Directors shall be elected by a plurality of the votes present in person or
represented by proxy at the Annual Meeting and entitled to vote on the election
of directors. Abstentions and broker non-votes are each included in the number
of shares present for quorum purposes. Abstentions, which may be specified on
all proposals other than the election of directors, are counted in tabulations
of the votes cast on proposals presented to shareholders; whereas broker
non-votes are not counted for purposes of determining whether a proposal has
been approved.
 
                                 PROPOSAL NO. 1
                             ELECTION OF DIRECTORS
 
    The Board of Directors presently consists of nine directors divided into
three classes serving staggered three-year terms. Three directors are to be
elected at the Annual Meeting, each to hold office until the 2000 Annual Meeting
of Shareholders and until a successor has been elected and qualified. All
nominees are presently directors. Six directors will continue to serve in
accordance with their prior elections. Unless otherwise instructed, the proxy
holders named on the enclosed proxy card intend to utilize the cumulative voting
right described above to distribute the votes represented by proxies in such
proportion as they shall determine between the three nominees or their
substitutes so as to elect the maximum number of such persons. The Board of
Directors expects that all of these nominees will be available for election, but
in the
 
                                       1
<PAGE>
event that any of these nominees is not so available at the time of the Annual
Meeting, proxies received will be voted for a substitute nominee to be
designated by the Board of Directors. The Board of Directors unanimously
recommends a vote for election of all of the above-mentioned nominees as
Directors.
 
CERTAIN INFORMATION REGARDING DIRECTORS AND OFFICERS
 
    The names of the nominees and the directors continuing in office, their
ages, the year each first became a director, their principal occupations during
at least the last five years and other directorships held by each are set forth
below:
 
                NOMINEES FOR ELECTION TO THE BOARD OF DIRECTORS
                     FOR A THREE-YEAR TERM EXPIRING IN 2000
 
    GORDON P. ANDREWS, age 40, has been a director of the Company since 1994.

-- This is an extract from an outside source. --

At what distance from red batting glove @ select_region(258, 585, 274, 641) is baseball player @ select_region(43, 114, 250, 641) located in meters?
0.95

Mr. Andrews is also a member of the Board's Audit Committee. Since 1982, Mr.
Andrews has been associated with Andrews Associates, Inc., a management
consulting firm, as a director and in various management positions. He has been
the President of Andrews Associates, Inc. since 1993. Mr. Andrews was Vice
President of Institutional Sales for Shearson Lehman Brothers from 1990 to 1992.
 
    PETER T. POPE, age 62, has been a director of the Company since 1962. Since
1971, Mr. Pope has been Chairman of the Board and Chief Executive Officer of the
Company. From 1990 to September 1995, he was also President of the Company. Mr.
Pope is also a director of the Newhall Land and Farming Company and Pope MGP,
Inc. and Pope EGP, Inc., General Partners of Pope Resources.
 
    BROOKS WALKER, JR., age 68, has been a director of the Company since 1981.

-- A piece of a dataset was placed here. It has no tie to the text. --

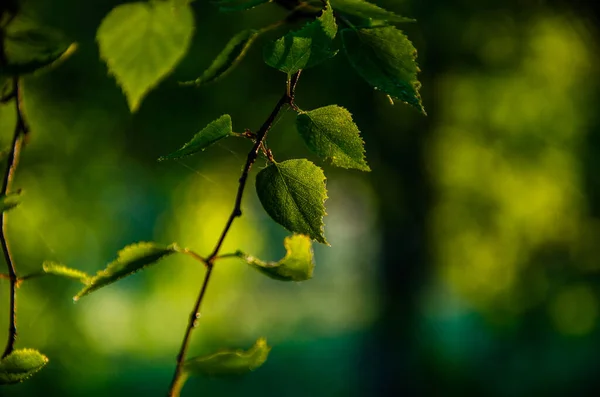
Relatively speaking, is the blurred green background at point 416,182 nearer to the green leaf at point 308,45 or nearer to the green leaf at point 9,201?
the green leaf at point 9,201

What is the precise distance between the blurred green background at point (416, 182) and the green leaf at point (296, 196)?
3.21m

Mr. Walker is also a member of the Board's Audit and Human Resources Committees.
Since 1988, Mr. Walker has been General Partner of Walker Investors, a venture
capital investment partnership. Mr. Walker is also a director of AT&T Capital
Corporation, The Gap, Inc. and Greylock Management Corporation.
 
             MEMBERS OF THE BOARD OF DIRECTORS CONTINUING IN OFFICE
                             TERM EXPIRING IN 1998
 
    HAMILTON W. BUDGE, age 68, has been a director of the Company since 1967.
Mr. Budge is also a member of the Board's Human Resources Committee. Prior to
his retirement in 1990, Mr. Budge was a partner in the law firm of Brobeck,
Phleger and Harrison LLP and has been of counsel to that firm since his
retirement. Brobeck, Phleger and Harrison LLP is outside general counsel to the
Company. Mr. Budge is also a director of TCI International, Inc.
 
    CHARLES CROCKER, age 58, has been a director of the Company since 1986. Mr.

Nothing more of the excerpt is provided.